Структуры для активного управления новостями (особенно тем, как война освещалась в нейтральных странах) пришлось создавать на ходу. Первые британские военные сводки просто зачитывались вслух министрами на закрытых встречах с членами теневого кабинета. Только в сентябре майору Эрнесту Суинтону поручили доносить до прессы коммюнике, которые потом исправно публиковались за подписью Eyewitness — “Очевидец” (для канадских вооруженных сил аналогичные функции исполнял Макс Эйткен). Более подробную информацию получал сэр Джордж Ридделл из Ассоциации владельцев газет, служивший представителем прессы в коридорах власти. Чтобы передавать коллегам издателям и редакторам то, что ему сообщали Асквит, Черчилль и другие, он каждую неделю созывал специальные совещания. В марте 1915 года они получили официальный характер{1205}. Система аккредитованных военных корреспондентов была введена только в ноябре 1918 года. При этом их репортажи жестко контролировались{1206}.

Первые шаги по координации активной британской пропаганды за рубежом были предприняты, когда канцлер герцогства Ланкастерского Чарльз Мастерман пригласил тщательно отобранную группу известных писателей в Веллингтон-Хаус на Бэкингем-гейт (там размещалась Национальная комиссия по страхованию, которую власти сочли удобным “прикрытием”){1207}. До конца 1914 года Веллингтон-Хаус перевел более 20 материалов для распространения в нейтральных странах. К июне 1915 года он напечатал около 2,5 миллиона книг. Он также рассылал информационный бюллетень примерно 360 американским газетам и спонсировал производство ряда фильмов, в основном документальных.
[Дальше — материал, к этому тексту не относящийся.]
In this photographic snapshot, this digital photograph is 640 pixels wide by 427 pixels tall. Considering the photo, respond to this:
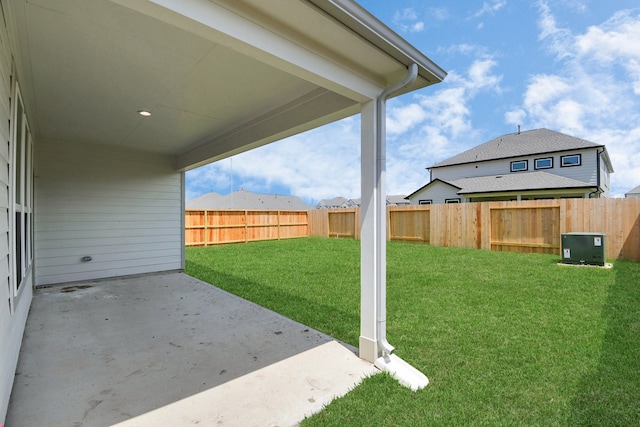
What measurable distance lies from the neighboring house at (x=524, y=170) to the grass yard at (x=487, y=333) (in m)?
8.79

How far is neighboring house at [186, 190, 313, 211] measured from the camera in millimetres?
27800

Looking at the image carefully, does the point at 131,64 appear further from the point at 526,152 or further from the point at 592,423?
the point at 526,152

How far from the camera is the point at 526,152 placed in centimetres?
1644

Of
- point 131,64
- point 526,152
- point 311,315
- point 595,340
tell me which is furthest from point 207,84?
point 526,152

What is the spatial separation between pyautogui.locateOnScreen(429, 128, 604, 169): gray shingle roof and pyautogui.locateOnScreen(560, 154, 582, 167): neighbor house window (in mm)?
413

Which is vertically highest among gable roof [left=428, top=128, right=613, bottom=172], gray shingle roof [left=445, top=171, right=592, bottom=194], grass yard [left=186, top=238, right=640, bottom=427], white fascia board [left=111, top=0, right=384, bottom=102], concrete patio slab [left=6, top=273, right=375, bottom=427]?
gable roof [left=428, top=128, right=613, bottom=172]

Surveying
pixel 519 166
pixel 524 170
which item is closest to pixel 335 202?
pixel 519 166

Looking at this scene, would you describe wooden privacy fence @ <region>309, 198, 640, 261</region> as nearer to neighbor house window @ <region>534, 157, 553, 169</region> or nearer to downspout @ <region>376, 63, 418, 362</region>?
downspout @ <region>376, 63, 418, 362</region>

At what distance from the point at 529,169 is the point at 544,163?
70 centimetres

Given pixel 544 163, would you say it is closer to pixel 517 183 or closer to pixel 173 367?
pixel 517 183

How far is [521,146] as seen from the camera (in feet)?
56.2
Вдобавок спешно созданный Парламентский комитет по целям войны организовал в августе 1915 года Пресс-бюро под руководством юниониста Ф. Э. Смита{1208}.
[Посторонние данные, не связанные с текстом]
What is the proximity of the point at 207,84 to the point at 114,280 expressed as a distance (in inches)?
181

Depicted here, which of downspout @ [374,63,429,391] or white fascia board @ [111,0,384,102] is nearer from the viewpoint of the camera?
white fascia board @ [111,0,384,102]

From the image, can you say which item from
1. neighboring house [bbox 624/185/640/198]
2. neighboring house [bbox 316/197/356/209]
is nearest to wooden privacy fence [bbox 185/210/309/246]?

В 1916 году Ллойд Джордж поручил редактору Daily Chronicle Роберту Дональду оценить деятельность Веллингтон-Хауса. В результате его доклада, выдержанного в критическом тоне, был создан Информационный департамент, руководить которым через два месяца — в феврале 1917 года — поручили юристу, популярному романисту и (периодически) колониальному администратору Джону Бакену{1209}. Когда в июле 1917 года этот департамент стали превращать в полноценное министерство, Бакена формально подчинили сэру Эдварду Карсону, лидеру ольстерских юнионистов. Однако он настолько равнодушно относился к этой работе, что журналистский консультативный комитет при департаменте подал в отставку в знак протеста, и в итоге Ллойд Джорджу пришлось создавать в феврале 1918 года новое Министерство информации во главе с Бивербруком{1210}. Это подтолкнуло министра иностранных дел Бальфура к долгим арьергардным боям с целью удержать контроль над распространением британской пропаганды за границей{1211}. Внутри страны схожую роль параллельно играл созданный в июне 1917 года межпартийный Национальный комитет по целям войны. Между сентябрем 1917 года и мартом 1918 года он провел 1255 публичных мероприятий, а к весне 1919 года распространил 107 миллионов экземпляров своих изданий и обеспечивал 650 газет стандартными проправительственными передовицами{1212}.

На континенте ситуация отличалась не так существенно, как часто думают. В октябре 1914 года французская армия создала Информационный отдел при Управлении военной разведки. Сперва она просто редактировала и публиковала трижды в день военные коммюнике, но потом начала снабжать газеты более или менее успокоительными материалами о жизни на фронте. Генерал Нивель вдохнул в эту структуру новую жизнь, превратив ее в Армейскую информационную службу и впервые позволив писать репортажи с фронта аккредитованным журналистам (а не военным). Тем временем Министерство иностранных дел создало собственное Бюро прессы и информации (Bureau de la presse et de l’information). Дом прессы (Maison de la Presse), координировавший французскую пропаганду за рубежом, появился лишь в январе 1916 года{1213}.